France - A team of researchers at Renault Trucks is examining potential benefits from 'mixed reality' technology for the heavy-vehicle maker's engine manufacturing operations.
Working in cooperation with virtual- and augmented-reality specialists Immersion, the team has set up a prototype system that uses holographic techniques in a quality control process at Renault Trucks' Lyon engine plant. Whereas augmented reality transposes information over real image when shown on-screen, mixed reality technology adds virtual objects into a real environment in the form of holograms, with which users can interact.
Bertrand Félix, the Renault Trucks engineer behind this project said, "In practice, quality control operators will wear Microsoft HoloLens smartglasses in which all the digitalised engine parts will be integrated. Via the glasses and mixed reality interface, operators will see decision-making instructions that will guide them through the most complex control operations.

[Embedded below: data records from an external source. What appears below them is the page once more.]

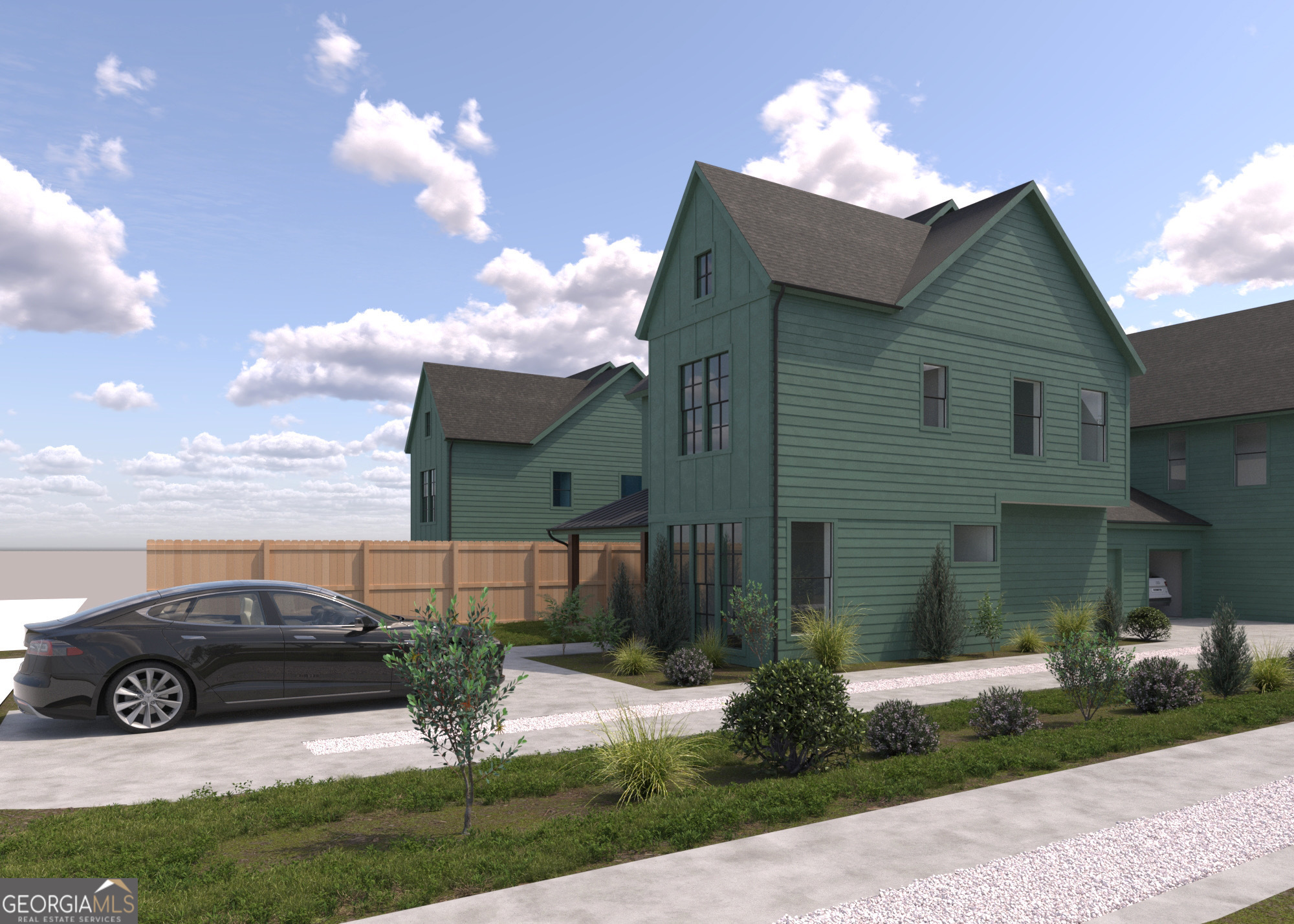 Amazing Investment Opportunity !! Near the west End $450 Million Dollar redevelopment and close access to MARTA! New construction- Expected to be completed DEC 2025. Tremendious Equity! 2- Units duplex, 3 bedroom, 2.5 bathroom with 1- car garage for each unit, a commodity within the city!! Hardwood flooring selections throughout both levels, beautiful open floor plan with a view from the living room to kitchen. Stainless steel appliances will include microwave, dishwasher, and stove! Spacious units, great for long term rental income or short term! Dont forget about FIFA 2026- Awesome opportunity for rental income! Buyer has the option to in phase 1/2 to select finishes. $8500.00 Lender credit towards closing costs, using AMP mortgage is available, plus seller closing costs! Fully warranted and guaranteed great portfolio add!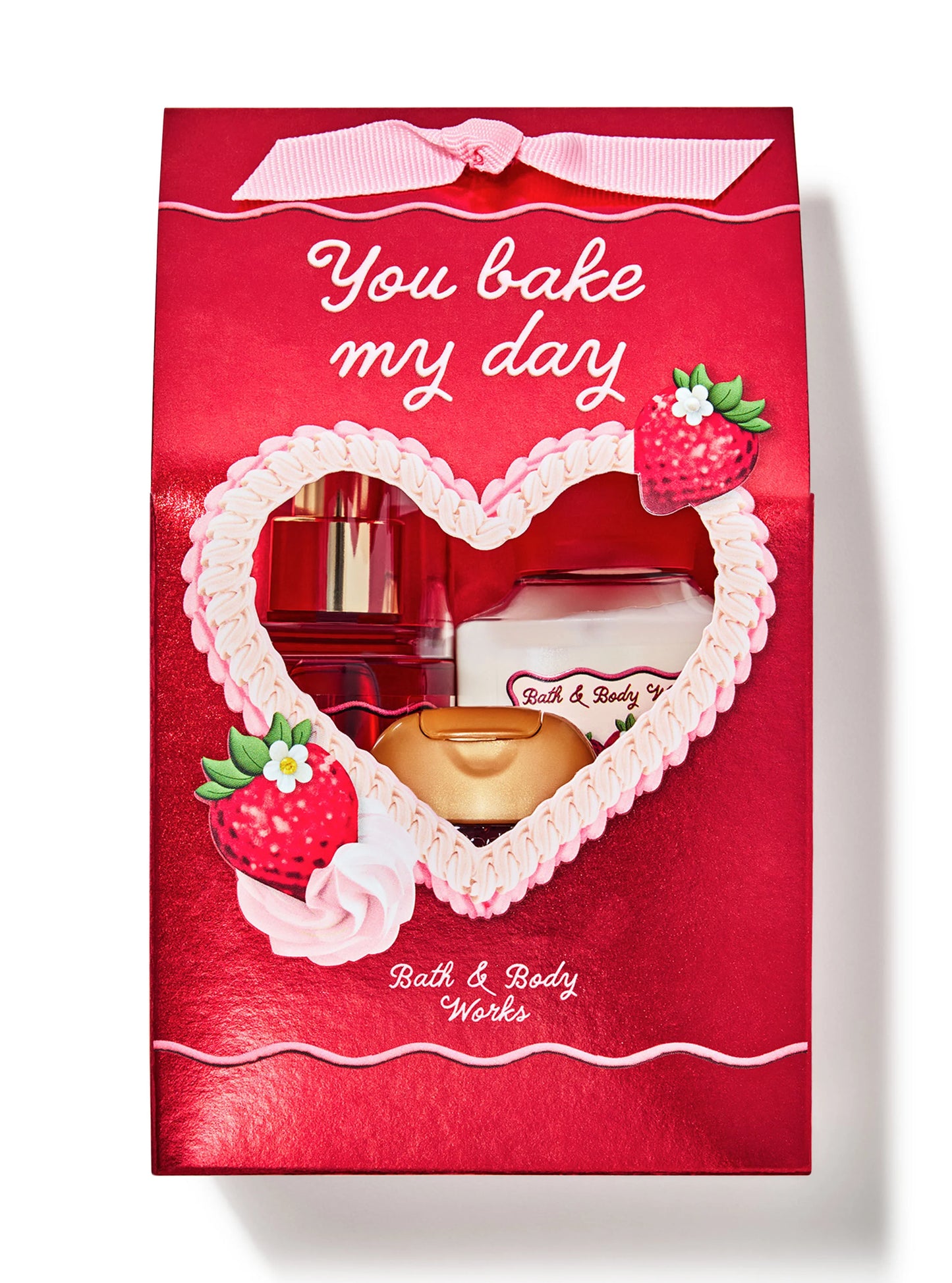 Strawberry pound cake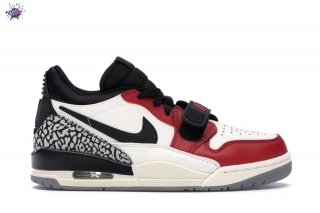 Meilleures Air Jordan Legacy 312 Low "Chicago" Blanc Rouge (CD7069-106)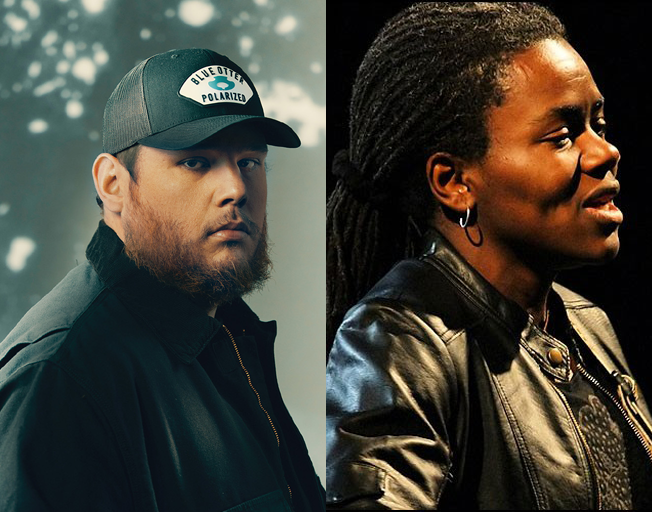 Luke Combs and Tracy Chapman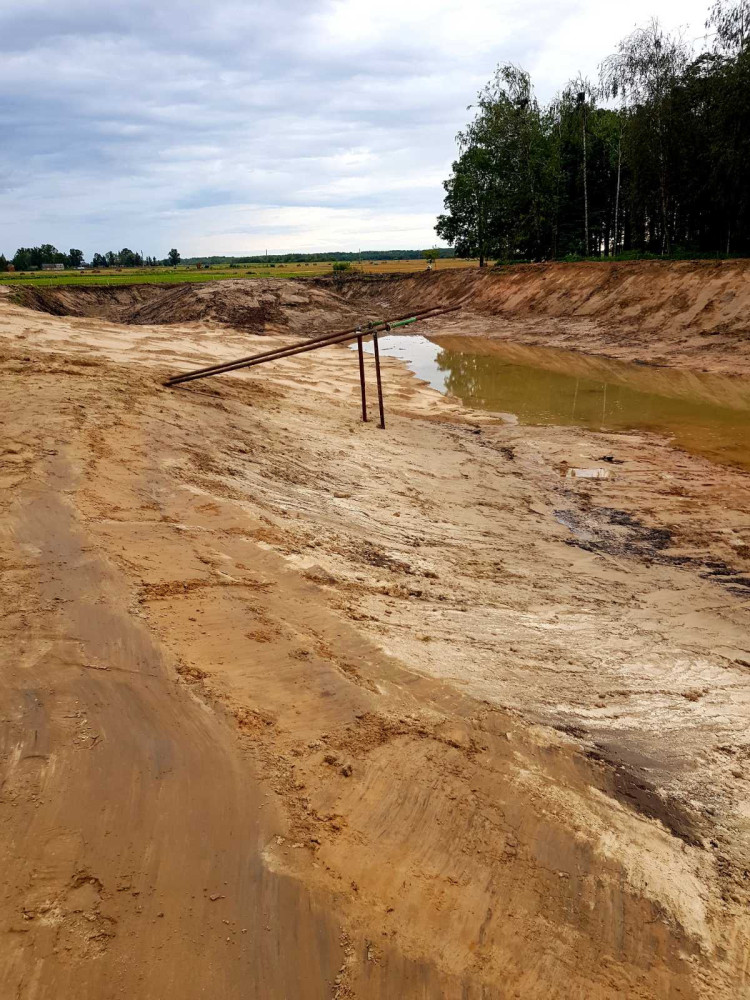 Vaškų kasyba, MB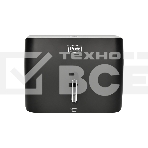 Диспенсер бумажных полотенец Puff-5145Bl черный, с замком, ABS-пластик, фото2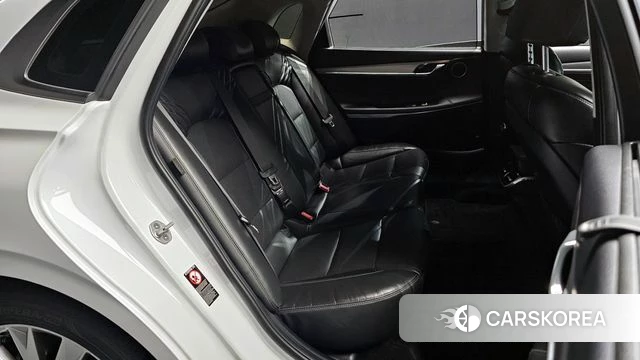 Hyundai The New Grandeur IG Hybrid 2022 Белый из Кореи, фото 3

At the moment, operators working on control points are still using paper instructions."
The engine parts that are digitalised and superimposed over the actual engine, can be viewed separately, guiding operators through the quality process stages one-by-one. Operators work hands-free, receiving in view additional decision-making information, such as plans and verification and assembly instructions.
The technology both reduces and improves quality control operations, Renault Trucks says. It reduces the cognitive load of operators as well as speeding up their training.
Phase one testing starts this month and other applications envisaged for a second stage, include assistance with assembly or repair. Renault Trucks has set itself a target of developing a paper-free, digitalised manufacturing process with the plan that the mixed reality prototype to be rolled out by 2019-2020.